- Opening title
- Genre: Historical drama
- Based on: Our Mutual Friend by Charles Dickens
- Written by: Julia Jones Donald Churchill
- Directed by: Peter Hammond
- Starring: Jane Seymour Leo McKern Jack Wild
- Composer: Carl Davis
- Country of origin: United Kingdom
- Original language: English
- No. of series: 1
- No. of episodes: 7

Production
- Producer: Martin Lisemore
- Running time: 50 min.
- Production company: BBC

Original release
- Network: BBC Two
- Release: 1 March – 12 April 1976

= Our Mutual Friend (1976 TV serial) =

Our Mutual Friend is a 1976 British television serial adapted from Charles Dickens' 1865 novel Our Mutual Friend. The series was made by the BBC and ran during 1976 for a total of seven episodes. It was directed by Peter Hammond.

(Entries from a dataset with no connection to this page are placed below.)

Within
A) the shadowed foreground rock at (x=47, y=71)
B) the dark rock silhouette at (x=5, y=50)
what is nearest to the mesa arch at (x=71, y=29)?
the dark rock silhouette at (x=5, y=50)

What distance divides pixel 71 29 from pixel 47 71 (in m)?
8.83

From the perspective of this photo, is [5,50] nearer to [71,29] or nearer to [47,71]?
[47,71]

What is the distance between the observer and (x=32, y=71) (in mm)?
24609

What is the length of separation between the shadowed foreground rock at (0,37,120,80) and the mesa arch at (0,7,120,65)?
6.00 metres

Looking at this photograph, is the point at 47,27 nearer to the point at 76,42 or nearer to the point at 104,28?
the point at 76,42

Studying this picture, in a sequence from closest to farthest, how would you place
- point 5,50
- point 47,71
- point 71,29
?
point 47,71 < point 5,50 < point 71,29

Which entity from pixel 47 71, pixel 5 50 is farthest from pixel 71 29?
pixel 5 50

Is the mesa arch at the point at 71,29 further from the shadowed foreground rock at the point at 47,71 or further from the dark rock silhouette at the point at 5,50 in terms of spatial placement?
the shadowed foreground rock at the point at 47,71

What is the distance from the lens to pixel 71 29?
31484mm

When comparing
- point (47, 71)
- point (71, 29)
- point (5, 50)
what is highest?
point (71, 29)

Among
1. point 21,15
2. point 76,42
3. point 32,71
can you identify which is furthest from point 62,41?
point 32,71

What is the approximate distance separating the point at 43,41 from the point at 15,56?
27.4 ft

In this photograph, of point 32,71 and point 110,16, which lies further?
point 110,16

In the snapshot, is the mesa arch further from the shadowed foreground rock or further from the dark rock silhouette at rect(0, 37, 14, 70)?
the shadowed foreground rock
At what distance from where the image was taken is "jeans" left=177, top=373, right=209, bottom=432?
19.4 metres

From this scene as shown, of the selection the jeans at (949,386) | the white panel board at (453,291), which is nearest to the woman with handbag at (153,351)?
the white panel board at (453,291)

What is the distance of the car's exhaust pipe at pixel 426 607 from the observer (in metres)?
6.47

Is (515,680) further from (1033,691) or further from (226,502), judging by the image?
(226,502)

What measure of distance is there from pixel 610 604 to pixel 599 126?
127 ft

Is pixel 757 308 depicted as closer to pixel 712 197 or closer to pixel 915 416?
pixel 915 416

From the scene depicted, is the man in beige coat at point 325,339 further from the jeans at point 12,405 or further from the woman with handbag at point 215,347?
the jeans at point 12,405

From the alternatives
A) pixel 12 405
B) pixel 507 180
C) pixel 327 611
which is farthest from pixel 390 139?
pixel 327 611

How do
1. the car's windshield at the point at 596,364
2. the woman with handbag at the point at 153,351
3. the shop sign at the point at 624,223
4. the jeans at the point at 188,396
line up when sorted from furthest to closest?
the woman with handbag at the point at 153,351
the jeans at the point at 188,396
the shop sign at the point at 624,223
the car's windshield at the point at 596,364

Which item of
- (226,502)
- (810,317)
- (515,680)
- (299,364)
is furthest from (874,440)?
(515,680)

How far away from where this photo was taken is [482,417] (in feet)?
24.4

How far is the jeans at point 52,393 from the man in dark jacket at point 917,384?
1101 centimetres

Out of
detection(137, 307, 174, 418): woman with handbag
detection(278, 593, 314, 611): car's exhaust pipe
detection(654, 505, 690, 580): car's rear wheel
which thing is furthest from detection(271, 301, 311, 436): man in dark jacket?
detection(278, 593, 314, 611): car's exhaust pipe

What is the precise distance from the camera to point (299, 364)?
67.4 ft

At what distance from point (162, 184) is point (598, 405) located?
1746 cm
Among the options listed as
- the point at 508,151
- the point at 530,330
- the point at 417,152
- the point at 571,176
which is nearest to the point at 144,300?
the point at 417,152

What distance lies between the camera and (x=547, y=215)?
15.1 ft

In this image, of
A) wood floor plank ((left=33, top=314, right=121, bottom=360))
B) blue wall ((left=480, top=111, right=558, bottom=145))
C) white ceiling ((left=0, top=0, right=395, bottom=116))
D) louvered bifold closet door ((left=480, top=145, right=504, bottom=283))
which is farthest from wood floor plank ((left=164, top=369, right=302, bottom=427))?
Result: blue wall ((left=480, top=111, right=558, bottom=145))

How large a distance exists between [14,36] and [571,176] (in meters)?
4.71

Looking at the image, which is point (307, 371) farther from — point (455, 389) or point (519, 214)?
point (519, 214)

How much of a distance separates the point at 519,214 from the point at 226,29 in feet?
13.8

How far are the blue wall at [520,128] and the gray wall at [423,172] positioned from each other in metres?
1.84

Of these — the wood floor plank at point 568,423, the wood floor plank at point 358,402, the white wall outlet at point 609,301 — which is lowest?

The adaptation was by Julia Jones and Donald Churchill, who had written the ITV sitcom Moody and Pegg (1974–75). Their version excludes some minor characters in order to convey the action within the limitations of a seven-episode structure, but was praised by British reviewers for faithfully reproducing the mood and atmosphere of the original novel.

==Cast and characters==

| Actor/Actress | Role |
|---|---|
| John McEnery | John Rokesmith |
| Jane Seymour | Miss Bella Wilfer |
| Nicholas Jones | Eugene Wrayburn |
| John Collin | 'Rogue' Riderhood |
| Leo McKern | Nicodemus Boffin |
| Lesley Dunlop | Lizzie Hexam |
| Andrew Ray | Mortimer Lightwood |
| Kathleen Harrison | Mrs. Henrietta Boffin |
| Ray Mort | Reginald Wilfer |
| Polly James | Jenny Wren |
| Warren Clarke | Bradley Headstone |
| David Troughton | Sloppy |
| Patricia Lawrence | Mrs. Wilfer |
| Edmond Bennett | Mr. Dolls |
| Richard Stilgoe | Mr. Boots |
| John Savident | Mr Podsnap |
| Jack Wild | Charley Hexam |
| Alfie Bass | Silas Wegg |
| Ronald Lacey | Mr Venus |

==Theme music==

The theme music was composed by Carl Davis.

==Critical reception==
The stage-style filming of the serial was criticised, but a number of performances were singled out for praise, including those of Polly James as Jenny Wren and Jack Wild as Charley Hexam.